Yangını çıkarmaya tek bir kıvılcımın yeterliliğinin farkındayız.

Öncelikli hedefimiz gençlerimizin şahsi değerlerinin farkına varmalarını sağlayarak; kişisel sorumluluk bilincini uyandırmaktır. Dahası; bilişim çağında yaşadığımız şu dönemde; kişilerarası etkin iletişimi güçlendirerek, ailevi-toplumsal birlik beraberliğimizi yeniden tesis etmek, maneviyattan uzaklaşan yaşantılarımızı gözden geçirip kısacık dünya hayatımızı soyut değerlere yönlendirmek, okumak, okutmak, okuduklarımızı paylaşmak, doğru bildiğimiz yanlışlardan sıyrılarak tarihimizi yerinde doğru kaynaklardan araştırıp öğrenmek, vatana bekçi, millete hizmetkar bireylere dönüşmektir.

Allah Hicr Suresi 29. Ayette “O na ruhumdan üflediğim zaman” buyurmaktadır.

Dil, din, coğrafya, ırk, mezhep gözetmeksizin her birey özeldir, özel yaratılmıştır.

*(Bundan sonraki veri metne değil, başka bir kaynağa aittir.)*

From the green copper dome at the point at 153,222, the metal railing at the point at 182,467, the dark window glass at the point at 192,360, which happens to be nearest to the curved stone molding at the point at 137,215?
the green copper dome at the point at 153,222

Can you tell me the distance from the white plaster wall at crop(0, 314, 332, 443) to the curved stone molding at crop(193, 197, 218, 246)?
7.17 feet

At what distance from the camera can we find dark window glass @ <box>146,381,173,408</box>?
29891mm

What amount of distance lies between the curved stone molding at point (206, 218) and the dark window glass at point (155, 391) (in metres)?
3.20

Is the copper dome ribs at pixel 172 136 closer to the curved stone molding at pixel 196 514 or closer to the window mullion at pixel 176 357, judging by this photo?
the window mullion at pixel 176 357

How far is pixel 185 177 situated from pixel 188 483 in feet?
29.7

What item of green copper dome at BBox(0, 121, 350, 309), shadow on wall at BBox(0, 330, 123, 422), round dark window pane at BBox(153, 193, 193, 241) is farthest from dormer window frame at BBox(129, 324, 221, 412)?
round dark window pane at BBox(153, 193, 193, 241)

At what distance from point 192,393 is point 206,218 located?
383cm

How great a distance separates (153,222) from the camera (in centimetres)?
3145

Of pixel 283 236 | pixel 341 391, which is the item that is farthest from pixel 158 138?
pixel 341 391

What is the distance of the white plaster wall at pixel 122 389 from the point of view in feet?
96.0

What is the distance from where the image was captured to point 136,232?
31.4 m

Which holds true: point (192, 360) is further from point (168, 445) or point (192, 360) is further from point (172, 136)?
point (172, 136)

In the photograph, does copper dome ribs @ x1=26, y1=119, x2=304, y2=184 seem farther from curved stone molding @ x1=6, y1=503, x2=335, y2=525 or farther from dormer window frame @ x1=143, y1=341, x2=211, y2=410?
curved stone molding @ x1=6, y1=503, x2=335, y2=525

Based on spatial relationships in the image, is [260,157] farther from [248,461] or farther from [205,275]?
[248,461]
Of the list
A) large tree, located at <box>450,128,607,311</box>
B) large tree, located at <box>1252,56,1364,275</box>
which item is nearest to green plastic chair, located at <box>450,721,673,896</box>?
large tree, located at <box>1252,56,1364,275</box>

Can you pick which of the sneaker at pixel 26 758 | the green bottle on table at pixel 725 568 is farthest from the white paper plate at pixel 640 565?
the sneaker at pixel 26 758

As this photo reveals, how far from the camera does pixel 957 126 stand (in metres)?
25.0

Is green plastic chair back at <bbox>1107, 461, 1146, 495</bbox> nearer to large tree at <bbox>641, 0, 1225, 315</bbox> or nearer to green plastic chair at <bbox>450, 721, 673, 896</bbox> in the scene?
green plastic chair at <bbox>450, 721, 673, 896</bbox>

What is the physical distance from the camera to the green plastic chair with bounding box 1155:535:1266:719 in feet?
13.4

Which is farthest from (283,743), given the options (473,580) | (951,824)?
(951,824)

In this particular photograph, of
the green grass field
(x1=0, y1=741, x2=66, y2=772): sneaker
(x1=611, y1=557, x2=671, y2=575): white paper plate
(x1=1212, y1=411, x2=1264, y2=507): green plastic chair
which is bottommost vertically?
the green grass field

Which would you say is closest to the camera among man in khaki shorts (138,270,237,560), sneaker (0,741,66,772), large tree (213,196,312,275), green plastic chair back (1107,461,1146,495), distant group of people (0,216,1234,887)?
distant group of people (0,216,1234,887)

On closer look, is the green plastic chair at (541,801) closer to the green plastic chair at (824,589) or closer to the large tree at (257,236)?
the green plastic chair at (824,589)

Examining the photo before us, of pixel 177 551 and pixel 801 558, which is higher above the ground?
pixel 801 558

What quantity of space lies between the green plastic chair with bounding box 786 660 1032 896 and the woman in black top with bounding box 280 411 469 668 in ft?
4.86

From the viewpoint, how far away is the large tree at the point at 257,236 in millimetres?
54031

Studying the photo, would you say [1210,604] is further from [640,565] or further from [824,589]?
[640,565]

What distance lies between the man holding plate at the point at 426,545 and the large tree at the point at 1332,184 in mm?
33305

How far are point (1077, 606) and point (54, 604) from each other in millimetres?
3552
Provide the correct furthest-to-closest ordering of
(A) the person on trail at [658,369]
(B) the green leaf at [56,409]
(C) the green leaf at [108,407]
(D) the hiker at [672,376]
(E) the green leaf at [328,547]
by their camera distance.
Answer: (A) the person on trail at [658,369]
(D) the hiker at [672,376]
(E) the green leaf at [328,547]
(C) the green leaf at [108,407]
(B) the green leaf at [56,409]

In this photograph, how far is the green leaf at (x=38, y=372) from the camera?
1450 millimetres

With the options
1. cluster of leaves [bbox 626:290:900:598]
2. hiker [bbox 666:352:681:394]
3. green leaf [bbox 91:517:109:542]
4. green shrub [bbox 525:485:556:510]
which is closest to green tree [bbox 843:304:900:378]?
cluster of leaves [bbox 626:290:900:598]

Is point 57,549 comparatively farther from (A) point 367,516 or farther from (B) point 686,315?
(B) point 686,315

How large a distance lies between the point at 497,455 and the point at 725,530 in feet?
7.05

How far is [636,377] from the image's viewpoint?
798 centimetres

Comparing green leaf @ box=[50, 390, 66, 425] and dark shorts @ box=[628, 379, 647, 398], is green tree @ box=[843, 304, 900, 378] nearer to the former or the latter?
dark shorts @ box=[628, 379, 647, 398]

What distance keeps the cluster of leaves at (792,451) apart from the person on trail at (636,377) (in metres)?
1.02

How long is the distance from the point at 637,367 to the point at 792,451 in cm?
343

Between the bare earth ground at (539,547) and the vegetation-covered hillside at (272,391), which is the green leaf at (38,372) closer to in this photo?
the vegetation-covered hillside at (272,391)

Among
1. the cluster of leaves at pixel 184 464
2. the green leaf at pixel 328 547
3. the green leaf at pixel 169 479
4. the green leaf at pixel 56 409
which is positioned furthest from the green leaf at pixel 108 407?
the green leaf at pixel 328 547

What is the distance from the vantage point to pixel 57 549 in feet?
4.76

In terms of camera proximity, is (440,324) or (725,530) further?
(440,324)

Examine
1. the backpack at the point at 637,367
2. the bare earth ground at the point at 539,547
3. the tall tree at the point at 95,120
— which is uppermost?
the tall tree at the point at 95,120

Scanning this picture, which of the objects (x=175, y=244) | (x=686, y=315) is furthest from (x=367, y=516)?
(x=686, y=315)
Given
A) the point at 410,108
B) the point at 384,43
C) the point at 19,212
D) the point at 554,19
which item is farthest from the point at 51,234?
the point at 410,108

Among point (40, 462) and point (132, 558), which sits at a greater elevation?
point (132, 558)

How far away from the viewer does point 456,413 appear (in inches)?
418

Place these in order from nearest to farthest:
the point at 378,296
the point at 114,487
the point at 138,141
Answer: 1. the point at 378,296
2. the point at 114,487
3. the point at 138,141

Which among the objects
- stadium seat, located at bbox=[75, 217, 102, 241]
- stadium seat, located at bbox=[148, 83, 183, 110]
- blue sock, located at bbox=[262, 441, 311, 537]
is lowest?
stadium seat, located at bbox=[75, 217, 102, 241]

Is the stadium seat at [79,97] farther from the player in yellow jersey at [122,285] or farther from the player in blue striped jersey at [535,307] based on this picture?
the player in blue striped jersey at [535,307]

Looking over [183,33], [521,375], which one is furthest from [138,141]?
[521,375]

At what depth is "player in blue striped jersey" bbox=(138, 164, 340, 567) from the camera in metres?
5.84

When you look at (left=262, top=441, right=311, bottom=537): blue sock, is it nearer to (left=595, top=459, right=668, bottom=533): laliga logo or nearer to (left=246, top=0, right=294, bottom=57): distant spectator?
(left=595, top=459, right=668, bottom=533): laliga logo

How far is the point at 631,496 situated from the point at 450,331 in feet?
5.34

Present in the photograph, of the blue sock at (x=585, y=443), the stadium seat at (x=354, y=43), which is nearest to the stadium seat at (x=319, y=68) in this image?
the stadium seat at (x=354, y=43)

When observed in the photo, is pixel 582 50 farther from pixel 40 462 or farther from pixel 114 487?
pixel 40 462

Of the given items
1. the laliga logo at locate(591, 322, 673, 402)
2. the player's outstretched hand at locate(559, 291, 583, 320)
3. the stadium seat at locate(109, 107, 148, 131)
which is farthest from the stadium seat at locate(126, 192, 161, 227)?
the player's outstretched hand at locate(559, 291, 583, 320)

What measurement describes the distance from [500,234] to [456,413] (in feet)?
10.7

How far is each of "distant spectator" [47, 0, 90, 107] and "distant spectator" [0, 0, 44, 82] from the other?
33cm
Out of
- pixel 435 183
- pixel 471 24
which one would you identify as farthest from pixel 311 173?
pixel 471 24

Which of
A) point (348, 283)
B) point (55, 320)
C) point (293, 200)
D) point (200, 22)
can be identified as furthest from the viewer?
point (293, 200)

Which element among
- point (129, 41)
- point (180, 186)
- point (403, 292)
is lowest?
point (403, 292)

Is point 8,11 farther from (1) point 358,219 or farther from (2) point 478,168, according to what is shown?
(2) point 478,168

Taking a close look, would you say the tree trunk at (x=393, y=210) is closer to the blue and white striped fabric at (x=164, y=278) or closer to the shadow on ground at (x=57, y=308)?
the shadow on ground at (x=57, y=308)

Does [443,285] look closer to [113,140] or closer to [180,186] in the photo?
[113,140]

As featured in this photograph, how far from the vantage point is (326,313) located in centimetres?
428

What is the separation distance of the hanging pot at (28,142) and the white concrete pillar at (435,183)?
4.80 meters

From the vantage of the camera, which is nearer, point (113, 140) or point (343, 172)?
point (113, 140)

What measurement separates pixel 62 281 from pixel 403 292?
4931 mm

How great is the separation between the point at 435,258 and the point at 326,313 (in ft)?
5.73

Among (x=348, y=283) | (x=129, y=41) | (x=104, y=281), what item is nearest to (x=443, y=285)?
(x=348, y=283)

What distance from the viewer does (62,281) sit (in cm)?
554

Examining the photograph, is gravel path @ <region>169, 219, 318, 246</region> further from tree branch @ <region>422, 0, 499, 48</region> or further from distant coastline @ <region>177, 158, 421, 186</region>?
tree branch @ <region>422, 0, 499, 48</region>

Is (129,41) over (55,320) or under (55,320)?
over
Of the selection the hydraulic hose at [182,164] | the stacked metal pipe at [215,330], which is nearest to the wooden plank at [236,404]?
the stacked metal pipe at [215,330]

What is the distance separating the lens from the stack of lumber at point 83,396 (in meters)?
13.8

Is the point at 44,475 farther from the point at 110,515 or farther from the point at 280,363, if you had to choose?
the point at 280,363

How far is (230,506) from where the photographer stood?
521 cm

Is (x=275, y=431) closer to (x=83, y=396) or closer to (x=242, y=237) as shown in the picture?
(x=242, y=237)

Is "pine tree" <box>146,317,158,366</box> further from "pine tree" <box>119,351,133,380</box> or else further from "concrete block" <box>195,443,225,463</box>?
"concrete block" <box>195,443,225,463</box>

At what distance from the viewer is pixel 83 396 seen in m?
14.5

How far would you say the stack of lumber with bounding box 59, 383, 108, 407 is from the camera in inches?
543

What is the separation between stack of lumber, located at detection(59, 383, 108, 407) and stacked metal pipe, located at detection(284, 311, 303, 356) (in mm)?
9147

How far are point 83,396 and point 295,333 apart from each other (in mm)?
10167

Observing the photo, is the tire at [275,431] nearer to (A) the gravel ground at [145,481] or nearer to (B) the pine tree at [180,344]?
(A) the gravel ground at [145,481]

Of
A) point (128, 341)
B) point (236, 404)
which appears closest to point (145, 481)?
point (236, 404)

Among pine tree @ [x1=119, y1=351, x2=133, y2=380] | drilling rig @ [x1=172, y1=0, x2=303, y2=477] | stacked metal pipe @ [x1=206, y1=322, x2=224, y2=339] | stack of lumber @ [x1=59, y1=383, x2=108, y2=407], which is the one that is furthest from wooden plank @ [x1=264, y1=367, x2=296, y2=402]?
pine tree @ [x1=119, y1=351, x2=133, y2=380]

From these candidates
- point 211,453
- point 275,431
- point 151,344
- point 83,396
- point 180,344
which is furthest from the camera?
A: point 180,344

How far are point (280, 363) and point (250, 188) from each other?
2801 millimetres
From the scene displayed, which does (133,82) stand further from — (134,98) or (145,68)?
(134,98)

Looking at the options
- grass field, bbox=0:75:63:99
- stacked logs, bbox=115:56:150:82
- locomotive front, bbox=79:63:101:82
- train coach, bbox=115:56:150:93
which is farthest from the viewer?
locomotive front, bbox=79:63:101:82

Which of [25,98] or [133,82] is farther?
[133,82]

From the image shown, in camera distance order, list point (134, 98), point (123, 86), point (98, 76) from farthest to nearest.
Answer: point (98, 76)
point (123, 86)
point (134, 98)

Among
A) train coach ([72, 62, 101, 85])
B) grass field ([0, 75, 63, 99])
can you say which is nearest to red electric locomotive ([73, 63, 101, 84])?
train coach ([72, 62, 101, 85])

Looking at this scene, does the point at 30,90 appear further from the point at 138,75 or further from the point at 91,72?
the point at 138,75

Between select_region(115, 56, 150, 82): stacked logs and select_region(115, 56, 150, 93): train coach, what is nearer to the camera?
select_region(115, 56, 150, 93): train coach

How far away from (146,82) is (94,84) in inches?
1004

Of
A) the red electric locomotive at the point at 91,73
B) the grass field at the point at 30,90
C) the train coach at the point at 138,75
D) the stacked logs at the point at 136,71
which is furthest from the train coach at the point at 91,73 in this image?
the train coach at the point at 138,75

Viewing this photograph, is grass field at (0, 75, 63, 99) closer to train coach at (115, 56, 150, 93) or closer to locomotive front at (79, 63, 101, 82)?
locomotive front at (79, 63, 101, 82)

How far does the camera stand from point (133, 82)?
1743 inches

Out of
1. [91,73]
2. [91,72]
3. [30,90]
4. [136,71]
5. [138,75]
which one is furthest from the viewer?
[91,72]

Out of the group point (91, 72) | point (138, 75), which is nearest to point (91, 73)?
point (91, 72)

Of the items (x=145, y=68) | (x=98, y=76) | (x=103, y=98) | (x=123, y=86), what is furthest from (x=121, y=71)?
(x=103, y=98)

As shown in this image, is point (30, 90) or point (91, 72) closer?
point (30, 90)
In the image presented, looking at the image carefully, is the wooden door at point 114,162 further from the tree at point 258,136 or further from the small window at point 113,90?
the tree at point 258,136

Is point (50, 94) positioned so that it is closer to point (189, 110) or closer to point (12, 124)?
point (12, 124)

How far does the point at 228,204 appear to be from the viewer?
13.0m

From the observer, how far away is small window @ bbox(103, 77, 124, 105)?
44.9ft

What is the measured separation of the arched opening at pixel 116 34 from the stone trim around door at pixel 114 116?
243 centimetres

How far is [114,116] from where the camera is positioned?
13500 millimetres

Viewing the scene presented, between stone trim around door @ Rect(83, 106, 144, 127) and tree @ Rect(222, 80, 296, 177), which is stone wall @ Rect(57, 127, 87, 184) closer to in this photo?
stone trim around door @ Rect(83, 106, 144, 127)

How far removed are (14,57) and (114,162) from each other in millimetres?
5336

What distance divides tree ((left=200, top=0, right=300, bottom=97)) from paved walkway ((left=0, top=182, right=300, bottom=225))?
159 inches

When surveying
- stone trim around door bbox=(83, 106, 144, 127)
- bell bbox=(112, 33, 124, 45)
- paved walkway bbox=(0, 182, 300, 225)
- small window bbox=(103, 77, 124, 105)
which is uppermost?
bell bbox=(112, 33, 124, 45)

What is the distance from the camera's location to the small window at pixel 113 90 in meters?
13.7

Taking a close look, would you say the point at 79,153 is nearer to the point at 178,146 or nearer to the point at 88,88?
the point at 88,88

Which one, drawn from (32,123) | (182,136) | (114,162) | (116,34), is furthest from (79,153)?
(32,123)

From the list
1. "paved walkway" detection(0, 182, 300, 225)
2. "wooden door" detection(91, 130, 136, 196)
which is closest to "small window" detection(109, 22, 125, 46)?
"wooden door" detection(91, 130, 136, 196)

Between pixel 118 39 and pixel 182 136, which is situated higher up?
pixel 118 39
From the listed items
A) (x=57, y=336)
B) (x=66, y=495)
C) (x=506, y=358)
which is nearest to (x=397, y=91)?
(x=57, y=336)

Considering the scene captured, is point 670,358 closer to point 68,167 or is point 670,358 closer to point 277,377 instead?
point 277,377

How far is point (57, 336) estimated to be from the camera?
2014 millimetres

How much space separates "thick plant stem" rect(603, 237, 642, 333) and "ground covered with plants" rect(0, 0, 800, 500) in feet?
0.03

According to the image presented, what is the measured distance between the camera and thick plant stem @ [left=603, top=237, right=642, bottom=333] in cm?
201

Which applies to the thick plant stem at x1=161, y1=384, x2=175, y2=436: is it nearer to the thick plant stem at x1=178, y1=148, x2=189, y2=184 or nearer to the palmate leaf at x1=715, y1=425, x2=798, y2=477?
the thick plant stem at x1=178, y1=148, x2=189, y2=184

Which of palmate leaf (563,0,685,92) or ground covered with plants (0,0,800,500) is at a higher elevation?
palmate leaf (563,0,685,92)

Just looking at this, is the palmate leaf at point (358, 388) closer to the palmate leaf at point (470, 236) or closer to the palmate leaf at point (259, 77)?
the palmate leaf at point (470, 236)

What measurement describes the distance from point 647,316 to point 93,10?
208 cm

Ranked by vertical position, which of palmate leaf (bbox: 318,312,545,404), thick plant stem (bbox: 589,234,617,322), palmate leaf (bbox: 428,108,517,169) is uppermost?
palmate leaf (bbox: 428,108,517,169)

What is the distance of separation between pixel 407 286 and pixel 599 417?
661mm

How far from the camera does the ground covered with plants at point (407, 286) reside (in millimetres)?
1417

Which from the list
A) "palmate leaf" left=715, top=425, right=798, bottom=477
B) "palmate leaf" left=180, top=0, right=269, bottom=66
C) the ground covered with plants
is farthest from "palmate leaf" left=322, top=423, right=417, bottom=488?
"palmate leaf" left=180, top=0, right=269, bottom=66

Kişi kendisine verilen bu değerin farkında olmalı yaşantısını bu değere göre dizayn etmelidir. Özel yaratılan insanın elbette başıboş bırakılması beklenemez; kendisine ve çevresine karşı sorumlulukları vardır ve kişinin en büyük düşmanı zamandır. BİZ BUNUN FARKINDAYIZ.

Yaşadığımız yerküre tamamen gerçek ve somuttur.

Sanal ortamlarda kendi yapay dünyasını oluşturan insanoğlu; etkin iletişimi bir kenara atmış, çevresiyle bağını sınırlandırmıştır. Özellikle kişinin aile içi iletişimi yok diyebileceğimiz kadar sınırlı, durağan ve sıradandır. Çünkü kişi eşinden, çocuğundan… Çaldığı vakti kendi kurduğu sanal dünyasında yapay duygularla ve gerçek zamanda yaşamaktadır. Zaman gerçek olunca zaman bilincini yitirmek ve gerçek dünyaya karşı duyarsızlaşmak elbette kaçınılmazdır. VE AİLE TOPLUMUN ÇEKİRDEĞİ, BİREYLERİN İLK OKULUDUR. BİZ BUNUN FARKINDAYIZ.

Zaman bilincini yitiren bireyin maneviyatının da sığlaşması elbette beklenen bir durumdur.

Toplumsal olaylara bakışın vicdani boyutta olması gerekirken sıradanlaşması bizler için üzüntü kaynağıdır. Toplumsal duyarlılığımızı kazanmalı, yer üstündeki sınırlı zamanımızı faydalı ilimle ve samimi eylemlerle geçirmeliyiz. Samimiyetimizi bireyden topluma geçirmeliyiz. BİZ BUNUN FARKINDAYIZ.